[Start]
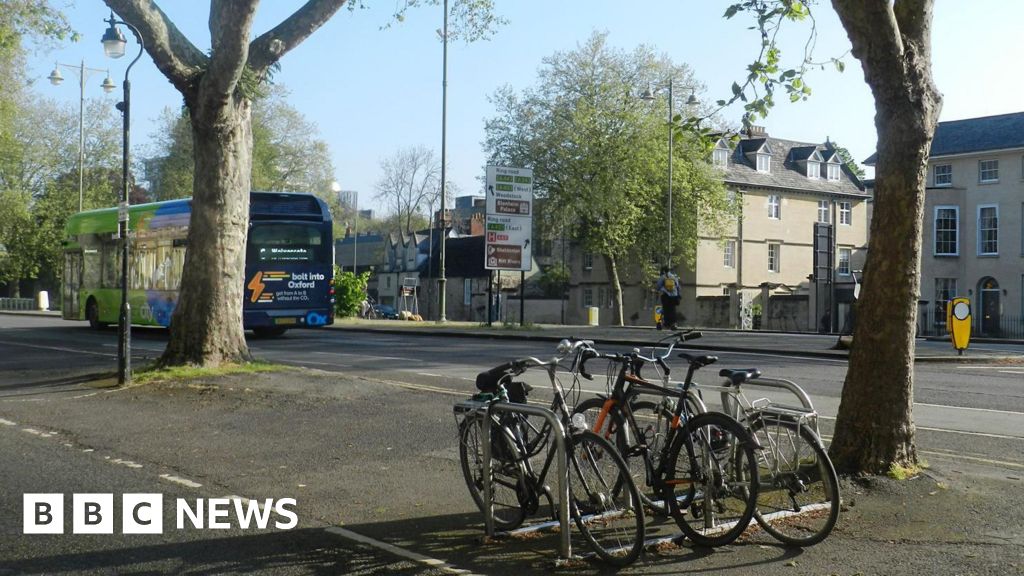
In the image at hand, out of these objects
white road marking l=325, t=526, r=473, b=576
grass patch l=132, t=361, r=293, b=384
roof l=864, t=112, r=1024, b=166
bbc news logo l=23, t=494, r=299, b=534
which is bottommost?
white road marking l=325, t=526, r=473, b=576

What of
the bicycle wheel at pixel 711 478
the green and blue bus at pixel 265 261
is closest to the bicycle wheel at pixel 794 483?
the bicycle wheel at pixel 711 478

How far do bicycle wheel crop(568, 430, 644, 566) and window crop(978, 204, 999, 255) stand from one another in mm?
49295

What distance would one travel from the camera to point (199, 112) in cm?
1462

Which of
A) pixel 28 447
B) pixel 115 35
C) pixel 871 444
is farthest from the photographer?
pixel 115 35

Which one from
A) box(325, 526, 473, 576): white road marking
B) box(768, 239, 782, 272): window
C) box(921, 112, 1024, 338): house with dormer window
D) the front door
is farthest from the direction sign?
box(768, 239, 782, 272): window

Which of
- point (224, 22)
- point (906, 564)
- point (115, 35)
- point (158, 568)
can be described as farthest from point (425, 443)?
point (115, 35)

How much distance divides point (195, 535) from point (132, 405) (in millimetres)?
6527

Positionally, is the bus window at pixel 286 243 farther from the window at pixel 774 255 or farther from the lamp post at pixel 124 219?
the window at pixel 774 255

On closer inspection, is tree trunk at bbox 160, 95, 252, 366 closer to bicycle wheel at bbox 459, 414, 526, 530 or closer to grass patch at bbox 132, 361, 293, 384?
grass patch at bbox 132, 361, 293, 384

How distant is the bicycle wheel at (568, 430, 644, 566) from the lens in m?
5.45

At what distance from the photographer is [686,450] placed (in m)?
5.97

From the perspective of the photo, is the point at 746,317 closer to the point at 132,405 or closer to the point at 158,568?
the point at 132,405

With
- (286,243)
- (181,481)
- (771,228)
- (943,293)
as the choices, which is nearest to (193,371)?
(181,481)

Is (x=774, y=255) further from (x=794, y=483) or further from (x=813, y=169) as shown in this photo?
(x=794, y=483)
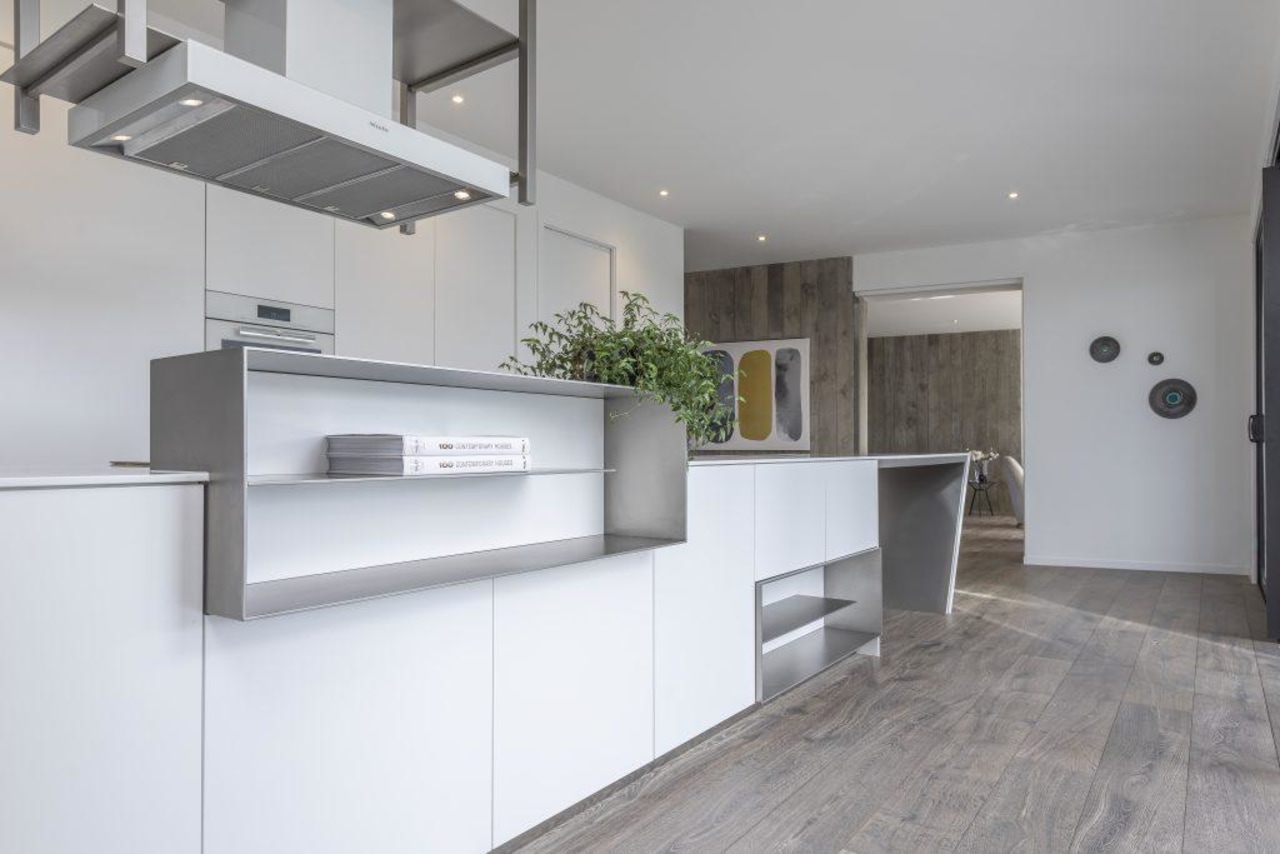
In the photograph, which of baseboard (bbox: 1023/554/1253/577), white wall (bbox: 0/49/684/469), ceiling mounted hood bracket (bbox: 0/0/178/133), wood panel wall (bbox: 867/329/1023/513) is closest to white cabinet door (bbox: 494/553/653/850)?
ceiling mounted hood bracket (bbox: 0/0/178/133)

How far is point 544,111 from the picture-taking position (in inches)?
163

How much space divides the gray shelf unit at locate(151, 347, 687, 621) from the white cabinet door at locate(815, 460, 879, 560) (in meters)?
1.10

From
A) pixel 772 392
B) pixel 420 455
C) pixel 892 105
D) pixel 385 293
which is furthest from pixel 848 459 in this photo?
pixel 772 392

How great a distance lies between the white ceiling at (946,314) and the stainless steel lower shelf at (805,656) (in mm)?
5370

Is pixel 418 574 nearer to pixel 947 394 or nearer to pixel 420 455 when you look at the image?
pixel 420 455

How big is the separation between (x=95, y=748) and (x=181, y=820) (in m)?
0.18

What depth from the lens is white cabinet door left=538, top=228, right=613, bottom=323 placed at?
5082 millimetres

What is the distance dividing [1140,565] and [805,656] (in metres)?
3.98

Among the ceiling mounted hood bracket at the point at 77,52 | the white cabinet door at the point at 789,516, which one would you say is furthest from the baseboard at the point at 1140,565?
the ceiling mounted hood bracket at the point at 77,52

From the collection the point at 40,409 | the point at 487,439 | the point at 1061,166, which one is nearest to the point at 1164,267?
the point at 1061,166

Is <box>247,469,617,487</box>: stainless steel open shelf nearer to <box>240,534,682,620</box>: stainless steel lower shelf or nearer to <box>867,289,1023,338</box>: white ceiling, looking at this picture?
<box>240,534,682,620</box>: stainless steel lower shelf

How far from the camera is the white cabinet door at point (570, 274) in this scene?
508cm

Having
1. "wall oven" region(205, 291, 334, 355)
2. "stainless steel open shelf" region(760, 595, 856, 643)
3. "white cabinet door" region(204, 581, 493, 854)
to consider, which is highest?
"wall oven" region(205, 291, 334, 355)

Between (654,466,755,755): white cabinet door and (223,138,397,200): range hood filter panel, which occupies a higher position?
(223,138,397,200): range hood filter panel
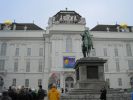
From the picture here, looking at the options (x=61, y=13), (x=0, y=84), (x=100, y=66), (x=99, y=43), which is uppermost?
(x=61, y=13)

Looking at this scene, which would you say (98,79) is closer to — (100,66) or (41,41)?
(100,66)

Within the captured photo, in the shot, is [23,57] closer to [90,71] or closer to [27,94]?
[90,71]

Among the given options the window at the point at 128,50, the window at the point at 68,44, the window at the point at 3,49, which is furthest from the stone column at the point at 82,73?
the window at the point at 128,50

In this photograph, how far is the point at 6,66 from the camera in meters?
37.3

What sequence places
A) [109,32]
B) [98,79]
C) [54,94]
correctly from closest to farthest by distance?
[54,94], [98,79], [109,32]

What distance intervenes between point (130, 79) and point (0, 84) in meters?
23.6

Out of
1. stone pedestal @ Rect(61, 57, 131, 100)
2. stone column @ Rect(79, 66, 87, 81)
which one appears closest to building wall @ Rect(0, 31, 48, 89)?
stone column @ Rect(79, 66, 87, 81)

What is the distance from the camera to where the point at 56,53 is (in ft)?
120

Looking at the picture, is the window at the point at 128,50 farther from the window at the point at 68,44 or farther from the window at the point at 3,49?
the window at the point at 3,49

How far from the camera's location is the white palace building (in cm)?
3625

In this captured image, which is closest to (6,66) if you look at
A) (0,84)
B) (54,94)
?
(0,84)

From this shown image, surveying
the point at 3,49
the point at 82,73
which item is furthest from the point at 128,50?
the point at 82,73

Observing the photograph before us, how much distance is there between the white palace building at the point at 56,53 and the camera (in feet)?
119

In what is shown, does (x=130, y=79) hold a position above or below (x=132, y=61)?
below
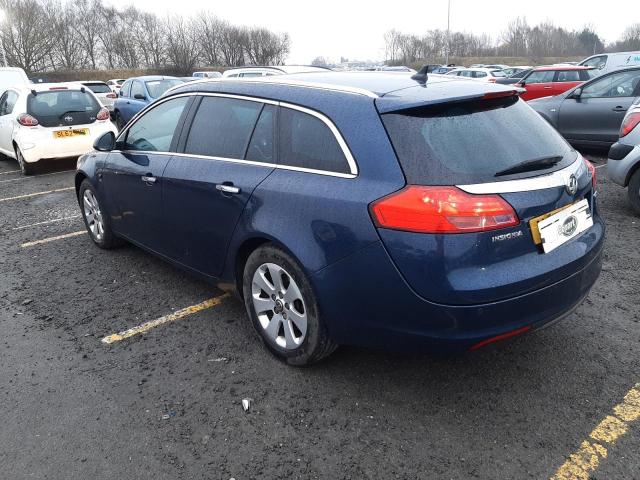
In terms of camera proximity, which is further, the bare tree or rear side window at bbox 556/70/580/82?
the bare tree

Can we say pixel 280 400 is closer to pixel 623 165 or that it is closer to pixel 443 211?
pixel 443 211

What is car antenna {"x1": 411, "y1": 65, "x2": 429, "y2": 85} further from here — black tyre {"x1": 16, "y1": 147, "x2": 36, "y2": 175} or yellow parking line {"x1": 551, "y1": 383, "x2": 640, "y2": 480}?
black tyre {"x1": 16, "y1": 147, "x2": 36, "y2": 175}

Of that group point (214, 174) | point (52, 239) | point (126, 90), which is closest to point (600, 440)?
point (214, 174)

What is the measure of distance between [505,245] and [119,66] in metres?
65.7

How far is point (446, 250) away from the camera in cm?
229

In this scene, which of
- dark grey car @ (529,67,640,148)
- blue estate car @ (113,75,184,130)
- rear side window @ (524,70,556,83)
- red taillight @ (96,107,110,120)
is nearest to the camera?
dark grey car @ (529,67,640,148)

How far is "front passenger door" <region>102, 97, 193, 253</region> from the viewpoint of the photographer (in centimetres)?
387

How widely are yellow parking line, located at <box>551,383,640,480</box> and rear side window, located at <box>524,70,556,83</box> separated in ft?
45.8

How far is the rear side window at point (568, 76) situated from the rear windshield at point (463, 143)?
13.5 meters

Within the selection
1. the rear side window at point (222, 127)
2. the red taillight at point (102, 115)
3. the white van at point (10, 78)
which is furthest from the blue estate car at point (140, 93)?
the rear side window at point (222, 127)

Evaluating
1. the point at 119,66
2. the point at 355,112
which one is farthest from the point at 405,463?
the point at 119,66

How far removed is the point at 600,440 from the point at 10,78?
15.9 metres

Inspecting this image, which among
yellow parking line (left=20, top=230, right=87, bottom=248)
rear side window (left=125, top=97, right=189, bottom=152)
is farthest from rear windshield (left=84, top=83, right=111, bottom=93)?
rear side window (left=125, top=97, right=189, bottom=152)

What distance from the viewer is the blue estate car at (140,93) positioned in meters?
12.5
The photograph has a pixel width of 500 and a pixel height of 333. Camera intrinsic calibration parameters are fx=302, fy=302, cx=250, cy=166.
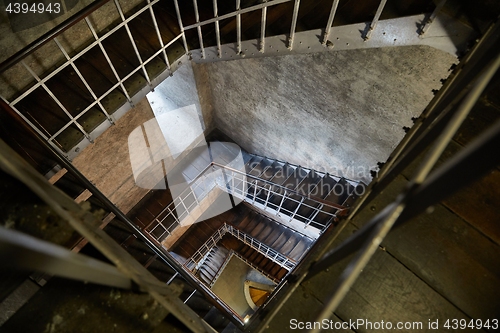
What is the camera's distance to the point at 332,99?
4.08m

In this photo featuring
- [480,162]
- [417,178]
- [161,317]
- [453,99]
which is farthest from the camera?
[453,99]

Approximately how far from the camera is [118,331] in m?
1.65

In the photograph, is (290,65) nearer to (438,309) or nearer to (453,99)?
(453,99)

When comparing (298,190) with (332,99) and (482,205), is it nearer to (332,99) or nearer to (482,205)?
(332,99)

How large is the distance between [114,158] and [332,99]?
3.78 meters

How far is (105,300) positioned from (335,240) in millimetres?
1406

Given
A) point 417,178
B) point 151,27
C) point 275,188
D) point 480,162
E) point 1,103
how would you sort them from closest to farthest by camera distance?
point 480,162, point 417,178, point 1,103, point 151,27, point 275,188

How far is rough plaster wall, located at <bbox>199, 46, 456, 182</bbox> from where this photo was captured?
332cm

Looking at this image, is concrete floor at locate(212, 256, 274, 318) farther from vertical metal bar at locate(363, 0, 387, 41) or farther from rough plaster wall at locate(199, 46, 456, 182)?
vertical metal bar at locate(363, 0, 387, 41)

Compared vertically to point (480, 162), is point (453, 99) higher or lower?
higher

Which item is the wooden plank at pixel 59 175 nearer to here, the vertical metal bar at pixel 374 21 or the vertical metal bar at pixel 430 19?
the vertical metal bar at pixel 374 21

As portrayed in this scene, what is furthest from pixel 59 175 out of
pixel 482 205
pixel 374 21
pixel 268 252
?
pixel 268 252

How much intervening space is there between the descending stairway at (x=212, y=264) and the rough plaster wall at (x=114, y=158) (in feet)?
14.0

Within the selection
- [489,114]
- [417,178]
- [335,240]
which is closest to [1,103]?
[335,240]
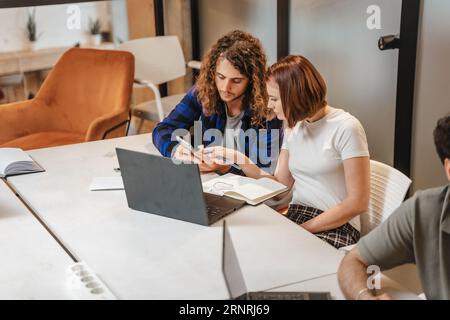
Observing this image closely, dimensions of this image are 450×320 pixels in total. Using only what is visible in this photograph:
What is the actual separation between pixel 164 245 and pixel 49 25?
3.09 m

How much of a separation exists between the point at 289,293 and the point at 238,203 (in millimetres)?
629

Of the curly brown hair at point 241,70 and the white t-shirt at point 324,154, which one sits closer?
the white t-shirt at point 324,154

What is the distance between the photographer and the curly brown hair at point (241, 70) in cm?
257

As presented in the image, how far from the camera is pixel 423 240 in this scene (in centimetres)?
152

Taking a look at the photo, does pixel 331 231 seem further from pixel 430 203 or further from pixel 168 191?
pixel 430 203

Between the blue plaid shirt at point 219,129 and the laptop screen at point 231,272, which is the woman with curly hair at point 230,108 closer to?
the blue plaid shirt at point 219,129

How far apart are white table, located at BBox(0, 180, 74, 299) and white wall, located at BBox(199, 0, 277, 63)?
228 centimetres

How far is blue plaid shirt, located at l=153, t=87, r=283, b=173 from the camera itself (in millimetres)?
2635

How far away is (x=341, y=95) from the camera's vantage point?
359 centimetres

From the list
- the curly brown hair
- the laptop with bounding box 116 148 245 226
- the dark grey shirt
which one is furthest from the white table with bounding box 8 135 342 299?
the curly brown hair

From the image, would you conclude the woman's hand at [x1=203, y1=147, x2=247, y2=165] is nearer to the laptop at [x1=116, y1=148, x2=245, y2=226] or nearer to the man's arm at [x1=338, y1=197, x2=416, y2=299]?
the laptop at [x1=116, y1=148, x2=245, y2=226]

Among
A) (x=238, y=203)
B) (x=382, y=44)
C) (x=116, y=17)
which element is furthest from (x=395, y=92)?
(x=116, y=17)

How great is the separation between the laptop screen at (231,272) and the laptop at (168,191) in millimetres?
465

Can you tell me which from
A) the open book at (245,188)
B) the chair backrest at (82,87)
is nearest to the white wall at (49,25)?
the chair backrest at (82,87)
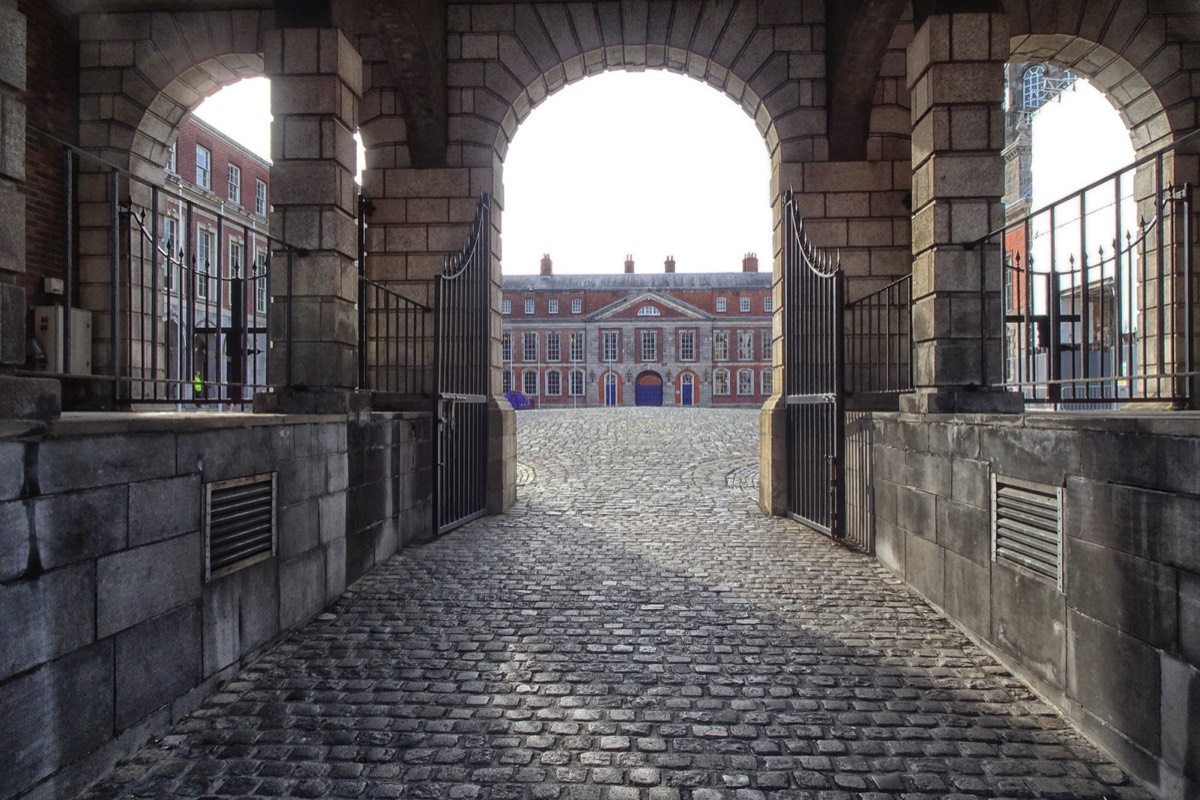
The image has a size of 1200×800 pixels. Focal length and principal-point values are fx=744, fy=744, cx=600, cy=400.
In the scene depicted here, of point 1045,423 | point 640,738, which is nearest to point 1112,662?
point 1045,423

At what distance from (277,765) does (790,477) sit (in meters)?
6.48

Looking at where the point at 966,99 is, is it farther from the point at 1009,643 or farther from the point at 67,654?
the point at 67,654

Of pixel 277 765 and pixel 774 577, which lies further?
pixel 774 577

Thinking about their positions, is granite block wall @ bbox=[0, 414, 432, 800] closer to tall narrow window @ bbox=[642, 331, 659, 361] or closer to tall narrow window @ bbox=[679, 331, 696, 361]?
tall narrow window @ bbox=[642, 331, 659, 361]

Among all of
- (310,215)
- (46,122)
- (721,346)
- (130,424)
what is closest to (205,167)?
(46,122)

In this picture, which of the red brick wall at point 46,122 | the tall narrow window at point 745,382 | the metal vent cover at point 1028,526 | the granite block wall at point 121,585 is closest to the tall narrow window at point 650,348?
the tall narrow window at point 745,382

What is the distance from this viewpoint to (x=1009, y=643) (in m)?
3.90

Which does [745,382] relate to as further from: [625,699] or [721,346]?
[625,699]

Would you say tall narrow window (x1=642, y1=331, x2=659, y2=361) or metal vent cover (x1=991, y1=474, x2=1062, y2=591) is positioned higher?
tall narrow window (x1=642, y1=331, x2=659, y2=361)

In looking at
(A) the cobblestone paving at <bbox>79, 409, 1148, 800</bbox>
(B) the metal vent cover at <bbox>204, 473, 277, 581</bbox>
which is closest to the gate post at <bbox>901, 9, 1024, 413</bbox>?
(A) the cobblestone paving at <bbox>79, 409, 1148, 800</bbox>

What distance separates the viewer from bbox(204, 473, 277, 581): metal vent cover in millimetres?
3682

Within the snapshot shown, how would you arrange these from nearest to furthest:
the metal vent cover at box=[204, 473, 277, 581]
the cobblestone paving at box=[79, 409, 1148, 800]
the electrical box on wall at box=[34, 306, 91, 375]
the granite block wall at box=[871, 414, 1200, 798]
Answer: the granite block wall at box=[871, 414, 1200, 798]
the cobblestone paving at box=[79, 409, 1148, 800]
the metal vent cover at box=[204, 473, 277, 581]
the electrical box on wall at box=[34, 306, 91, 375]

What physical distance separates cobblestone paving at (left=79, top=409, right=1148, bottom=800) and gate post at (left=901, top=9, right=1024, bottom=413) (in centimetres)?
160

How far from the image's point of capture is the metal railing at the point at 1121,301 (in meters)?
3.24
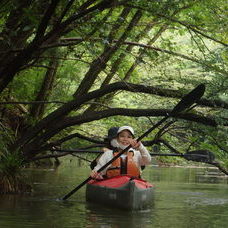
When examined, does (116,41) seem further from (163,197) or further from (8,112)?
(8,112)

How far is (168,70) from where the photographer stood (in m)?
10.2

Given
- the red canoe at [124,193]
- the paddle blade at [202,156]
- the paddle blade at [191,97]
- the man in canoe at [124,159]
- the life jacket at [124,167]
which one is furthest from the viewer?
the paddle blade at [202,156]

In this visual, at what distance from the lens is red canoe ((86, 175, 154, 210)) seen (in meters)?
7.96

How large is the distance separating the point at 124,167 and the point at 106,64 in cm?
196

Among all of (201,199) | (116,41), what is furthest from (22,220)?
(201,199)

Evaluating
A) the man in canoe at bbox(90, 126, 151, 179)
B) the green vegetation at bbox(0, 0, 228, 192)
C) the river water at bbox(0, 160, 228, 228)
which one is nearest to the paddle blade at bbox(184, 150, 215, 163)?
the green vegetation at bbox(0, 0, 228, 192)

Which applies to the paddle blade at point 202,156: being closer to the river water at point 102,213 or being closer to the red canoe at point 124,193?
the river water at point 102,213

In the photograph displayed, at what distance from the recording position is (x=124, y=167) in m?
8.80

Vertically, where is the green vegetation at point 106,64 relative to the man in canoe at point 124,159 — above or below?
above

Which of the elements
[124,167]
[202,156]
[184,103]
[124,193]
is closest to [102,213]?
[124,193]

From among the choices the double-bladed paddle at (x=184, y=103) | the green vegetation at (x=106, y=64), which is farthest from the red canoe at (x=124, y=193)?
the green vegetation at (x=106, y=64)

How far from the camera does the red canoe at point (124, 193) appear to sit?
7.96m

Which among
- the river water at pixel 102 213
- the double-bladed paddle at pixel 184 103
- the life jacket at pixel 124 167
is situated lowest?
the river water at pixel 102 213

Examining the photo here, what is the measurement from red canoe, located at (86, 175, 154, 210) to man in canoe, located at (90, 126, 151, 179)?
0.25 metres
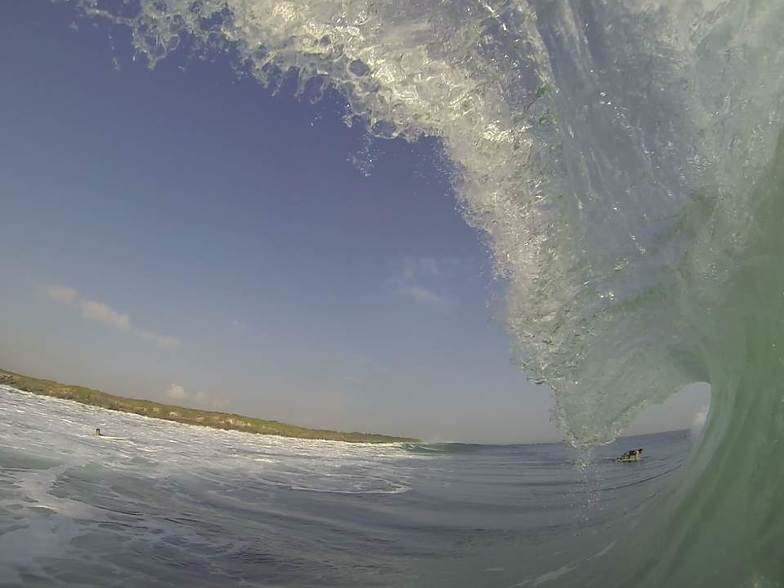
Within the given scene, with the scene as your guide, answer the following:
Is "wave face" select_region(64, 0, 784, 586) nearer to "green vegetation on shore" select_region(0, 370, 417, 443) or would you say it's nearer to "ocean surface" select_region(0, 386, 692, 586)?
"ocean surface" select_region(0, 386, 692, 586)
[End]
— Work to complete —
Reproduce the lines starting with the one containing "In the photograph displayed, at" and going on through the one containing "0.25 metres", without any changes.

— Solution for this task —
In the photograph displayed, at what distance from the recording position is (x=124, y=167) in m?
8.80

Vertically, where is the green vegetation at point 106,64 relative to the man in canoe at point 124,159 — above or below?
above

Which of the elements
[124,167]
[202,156]
[184,103]
[124,193]
is closest to [102,213]?
[124,193]

From among the choices the double-bladed paddle at (x=184, y=103) | the green vegetation at (x=106, y=64), which is farthest from the red canoe at (x=124, y=193)?
the green vegetation at (x=106, y=64)

How far from the camera does the red canoe at point (124, 193) appear to sit?
7.96m

Which among
- the river water at pixel 102 213
- the double-bladed paddle at pixel 184 103
- the life jacket at pixel 124 167
is situated lowest?
the river water at pixel 102 213

Examining the photo here, what is the measurement from red canoe, located at (86, 175, 154, 210) to man in canoe, located at (90, 126, 151, 179)?
0.25 metres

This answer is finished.